Types of mortgage loans for first-time homeowners
After you familiarize yourself with the mortgage basics, you need to research the types of mortgage loans for first-time homeowners. However, to decide which one suits best your needs, you have to know how each one works and what needs it addresses.
a) First-Time Home Buyer Loans
First Time Home Buyer Loans provide general financial aid to qualified homeowners. Although they vary depending on the location of the property, they generally help qualified borrowers to deal with the money hurdle. Before deciding to sign up for this type of mortgage you should consider requirements such as steady employment, timely mortgage payments, good credit history and mortgage down-payment. In general, First-Time Home Buyer Loans offer low or no down-payment, deferred payments, limited fees and subsidized interest costs.
b) FHA Loans
The Federal Housing Administration (FHA) offers mortgage loans with lending limits to qualifying borrowers based on the property type and location. The FHA provides insurance on FHA-approved lenders to protect them against losses from potential default on mortgage payments. Generally, FHA loans have low down-payments (as low as 3% of the mortgage) and looser credit requirements for first-time home buyers. This can significantly facilitate your effort to finance your first property.
c) Conventional Loans
Conventional Mortgage loans are offered at fixed-rate interest and are the most difficult to obtain due to tight credit requirements that involve good credit score, high income and higher down-payment. Also known as conforming loans, conventional loans typically comply with the guidelines laid out by Freddie Mac and/or Fannie Mae. Both lending institutions set loan limits and sell securities on these mortgages in the secondary market. So, if the loan limit for a single family home is $417,000, the down-payment will be higher and the credit requirements will be tighter. If your mortgage is higher than the loan limit, also known as jumbo loan, the interest rate will be slightly higher as typically the demand for jumbo loans is lower. Non-conforming loans are driven by guideline laid out by the particular lender that underwrites the mortgage.
d) VA Loans
VA mortgage loans are offered by the U.S. Department of Veterans Affairs (VA) that guarantees mortgages for qualified borrowers. If you are a military borrower, you may qualify to obtain a VA loan with lower down-payment than conventional loans and get home financing up to $417,000 of your total mortgage. Basically, VA loans are addressing the liquidity restrain that most military borrowers are facing and make it easier to obtain a mortgage without requiring at least 20% down-payment as most mortgage loans do.

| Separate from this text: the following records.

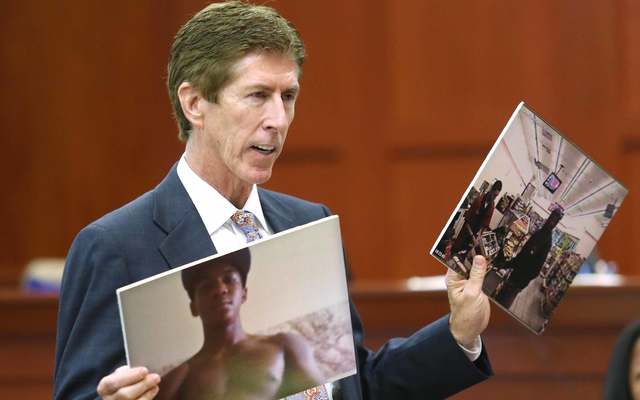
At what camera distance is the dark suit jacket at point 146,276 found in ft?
6.23

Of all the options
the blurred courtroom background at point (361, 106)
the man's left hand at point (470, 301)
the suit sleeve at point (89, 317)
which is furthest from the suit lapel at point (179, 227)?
the blurred courtroom background at point (361, 106)

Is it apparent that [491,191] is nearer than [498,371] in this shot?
Yes

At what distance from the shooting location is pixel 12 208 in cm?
554

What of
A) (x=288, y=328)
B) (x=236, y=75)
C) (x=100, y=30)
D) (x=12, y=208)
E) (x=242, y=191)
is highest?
(x=100, y=30)

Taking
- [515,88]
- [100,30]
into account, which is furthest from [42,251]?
[515,88]

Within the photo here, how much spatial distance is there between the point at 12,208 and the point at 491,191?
12.7 ft

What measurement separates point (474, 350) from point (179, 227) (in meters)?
0.58

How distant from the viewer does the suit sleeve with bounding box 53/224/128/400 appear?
189cm

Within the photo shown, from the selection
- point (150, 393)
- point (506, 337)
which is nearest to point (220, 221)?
point (150, 393)

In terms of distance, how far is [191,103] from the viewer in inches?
82.4

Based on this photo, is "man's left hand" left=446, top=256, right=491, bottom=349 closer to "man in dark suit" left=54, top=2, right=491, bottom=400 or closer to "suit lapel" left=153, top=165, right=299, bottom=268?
"man in dark suit" left=54, top=2, right=491, bottom=400

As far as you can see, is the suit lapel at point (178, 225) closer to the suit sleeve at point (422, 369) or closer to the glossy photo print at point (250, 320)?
the glossy photo print at point (250, 320)

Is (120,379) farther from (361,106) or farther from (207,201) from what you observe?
(361,106)

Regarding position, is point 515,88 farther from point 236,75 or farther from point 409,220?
point 236,75
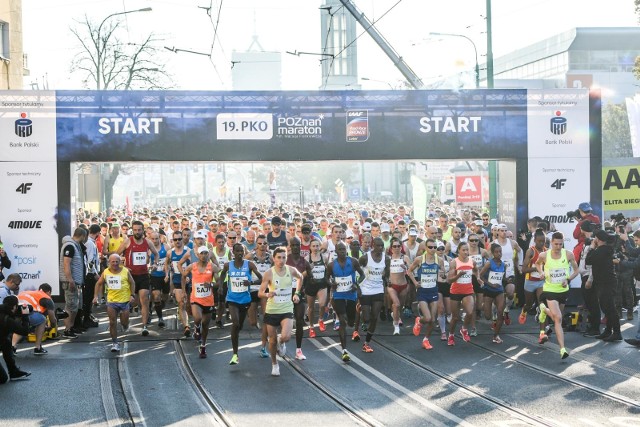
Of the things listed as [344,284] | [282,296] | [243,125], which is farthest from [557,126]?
[282,296]

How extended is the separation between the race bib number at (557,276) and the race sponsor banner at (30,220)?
9988mm

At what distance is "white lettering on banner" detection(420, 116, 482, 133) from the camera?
65.7 feet

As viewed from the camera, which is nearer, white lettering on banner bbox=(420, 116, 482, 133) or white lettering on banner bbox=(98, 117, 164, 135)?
white lettering on banner bbox=(98, 117, 164, 135)

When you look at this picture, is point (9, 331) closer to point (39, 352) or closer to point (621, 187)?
point (39, 352)

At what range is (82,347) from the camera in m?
15.0

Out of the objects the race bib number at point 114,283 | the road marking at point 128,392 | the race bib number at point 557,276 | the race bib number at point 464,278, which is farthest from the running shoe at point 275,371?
the race bib number at point 557,276

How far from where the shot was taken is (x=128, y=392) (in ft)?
37.0

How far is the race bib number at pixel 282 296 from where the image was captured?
12.5 meters

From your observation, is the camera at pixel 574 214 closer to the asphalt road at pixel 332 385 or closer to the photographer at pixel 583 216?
the photographer at pixel 583 216

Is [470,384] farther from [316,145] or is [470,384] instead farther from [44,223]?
[44,223]

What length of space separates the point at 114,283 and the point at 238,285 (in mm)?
2511

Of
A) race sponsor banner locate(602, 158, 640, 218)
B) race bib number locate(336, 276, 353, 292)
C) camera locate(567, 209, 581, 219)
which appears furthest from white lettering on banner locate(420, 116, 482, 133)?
race bib number locate(336, 276, 353, 292)

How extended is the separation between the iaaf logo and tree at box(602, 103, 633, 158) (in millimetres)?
56718

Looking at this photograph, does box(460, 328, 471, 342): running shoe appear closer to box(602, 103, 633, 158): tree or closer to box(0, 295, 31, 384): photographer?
box(0, 295, 31, 384): photographer
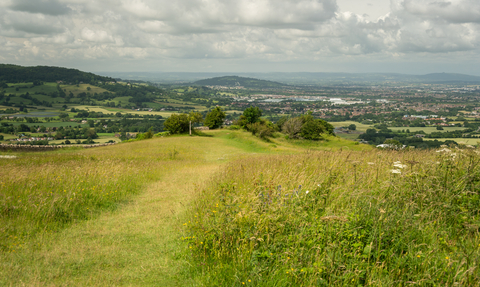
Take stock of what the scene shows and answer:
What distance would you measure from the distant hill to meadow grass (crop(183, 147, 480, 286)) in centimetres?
21110

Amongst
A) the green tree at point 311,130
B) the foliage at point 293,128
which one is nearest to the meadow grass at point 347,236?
the green tree at point 311,130

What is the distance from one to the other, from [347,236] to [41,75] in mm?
222063

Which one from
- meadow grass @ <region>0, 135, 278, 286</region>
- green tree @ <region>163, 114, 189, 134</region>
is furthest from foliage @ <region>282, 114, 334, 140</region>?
meadow grass @ <region>0, 135, 278, 286</region>

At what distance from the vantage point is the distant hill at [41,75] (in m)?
165

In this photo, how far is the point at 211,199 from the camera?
6.94 meters

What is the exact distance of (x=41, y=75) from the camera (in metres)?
176

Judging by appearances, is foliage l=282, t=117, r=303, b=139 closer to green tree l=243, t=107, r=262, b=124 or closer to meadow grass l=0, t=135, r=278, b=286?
green tree l=243, t=107, r=262, b=124

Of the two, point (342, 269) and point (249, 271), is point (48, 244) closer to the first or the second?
point (249, 271)

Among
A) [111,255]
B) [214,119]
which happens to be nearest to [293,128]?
[214,119]

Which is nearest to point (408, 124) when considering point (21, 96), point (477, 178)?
point (477, 178)

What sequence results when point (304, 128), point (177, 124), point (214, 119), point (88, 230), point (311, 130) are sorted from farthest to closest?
1. point (214, 119)
2. point (304, 128)
3. point (311, 130)
4. point (177, 124)
5. point (88, 230)

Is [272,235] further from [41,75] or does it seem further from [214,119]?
[41,75]

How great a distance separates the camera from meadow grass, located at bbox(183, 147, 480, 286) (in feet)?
11.1

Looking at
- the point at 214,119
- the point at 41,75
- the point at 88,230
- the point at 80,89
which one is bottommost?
the point at 214,119
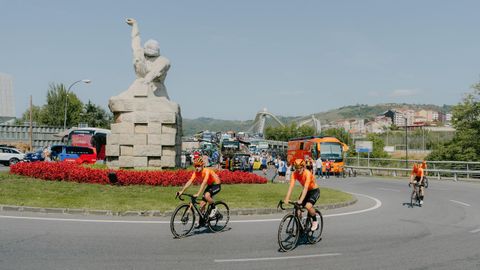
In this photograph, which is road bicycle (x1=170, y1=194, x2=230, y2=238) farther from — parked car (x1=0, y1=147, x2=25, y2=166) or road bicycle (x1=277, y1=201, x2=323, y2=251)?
parked car (x1=0, y1=147, x2=25, y2=166)

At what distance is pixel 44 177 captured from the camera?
19109 millimetres

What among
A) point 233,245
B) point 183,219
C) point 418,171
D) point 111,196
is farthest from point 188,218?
point 418,171

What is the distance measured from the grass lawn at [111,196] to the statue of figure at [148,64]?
536cm

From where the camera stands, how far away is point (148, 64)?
21484 millimetres

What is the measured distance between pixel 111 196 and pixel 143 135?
4.87 metres

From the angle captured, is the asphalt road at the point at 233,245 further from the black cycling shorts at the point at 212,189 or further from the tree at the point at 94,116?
the tree at the point at 94,116

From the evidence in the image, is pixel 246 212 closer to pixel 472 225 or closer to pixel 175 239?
pixel 175 239

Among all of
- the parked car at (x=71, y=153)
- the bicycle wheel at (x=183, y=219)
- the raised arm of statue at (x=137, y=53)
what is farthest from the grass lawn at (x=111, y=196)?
the parked car at (x=71, y=153)

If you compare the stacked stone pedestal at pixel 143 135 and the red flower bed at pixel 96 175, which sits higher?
the stacked stone pedestal at pixel 143 135

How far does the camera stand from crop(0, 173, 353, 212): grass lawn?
13.9 meters

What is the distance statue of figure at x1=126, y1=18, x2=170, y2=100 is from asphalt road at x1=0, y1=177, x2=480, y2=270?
9523 millimetres

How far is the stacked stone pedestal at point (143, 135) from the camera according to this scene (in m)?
20.1

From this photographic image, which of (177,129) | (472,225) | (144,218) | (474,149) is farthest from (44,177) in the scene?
(474,149)

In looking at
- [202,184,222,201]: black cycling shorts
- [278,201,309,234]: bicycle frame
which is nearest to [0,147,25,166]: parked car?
[202,184,222,201]: black cycling shorts
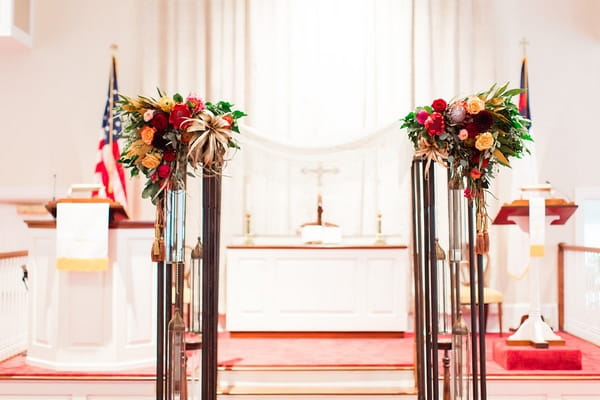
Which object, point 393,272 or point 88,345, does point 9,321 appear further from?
point 393,272

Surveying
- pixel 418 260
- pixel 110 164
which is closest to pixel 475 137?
pixel 418 260

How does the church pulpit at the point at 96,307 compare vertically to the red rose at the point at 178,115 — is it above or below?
below

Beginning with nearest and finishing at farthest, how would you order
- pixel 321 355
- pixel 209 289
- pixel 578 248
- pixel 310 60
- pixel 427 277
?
pixel 209 289, pixel 427 277, pixel 321 355, pixel 578 248, pixel 310 60

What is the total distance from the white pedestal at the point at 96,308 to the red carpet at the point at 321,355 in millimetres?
141

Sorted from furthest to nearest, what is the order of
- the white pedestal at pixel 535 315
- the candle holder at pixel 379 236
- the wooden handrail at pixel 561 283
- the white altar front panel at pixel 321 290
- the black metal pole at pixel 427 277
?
the wooden handrail at pixel 561 283 → the candle holder at pixel 379 236 → the white altar front panel at pixel 321 290 → the white pedestal at pixel 535 315 → the black metal pole at pixel 427 277

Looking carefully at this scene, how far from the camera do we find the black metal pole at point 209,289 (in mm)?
3797

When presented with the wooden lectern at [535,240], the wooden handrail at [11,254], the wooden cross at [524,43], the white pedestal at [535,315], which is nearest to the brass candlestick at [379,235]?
the wooden lectern at [535,240]

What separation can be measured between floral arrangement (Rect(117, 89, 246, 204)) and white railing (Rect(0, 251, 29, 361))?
3.07 metres

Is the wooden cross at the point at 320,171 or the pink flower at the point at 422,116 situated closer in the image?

Knowing what to expect when financing your first home can help you make the right decision. Your decision to buy your first home entails the opportunity to build home equity out of every mortgage payment you make. You can have tax benefits because mortgage interest and real estate property taxes are tax deductible. Also, if you make timely mortgage payments, you can create and maintain a strong credit record that will allow you to refinance your mortgage at lower interest rates. But, first you need to know what you’re buying into.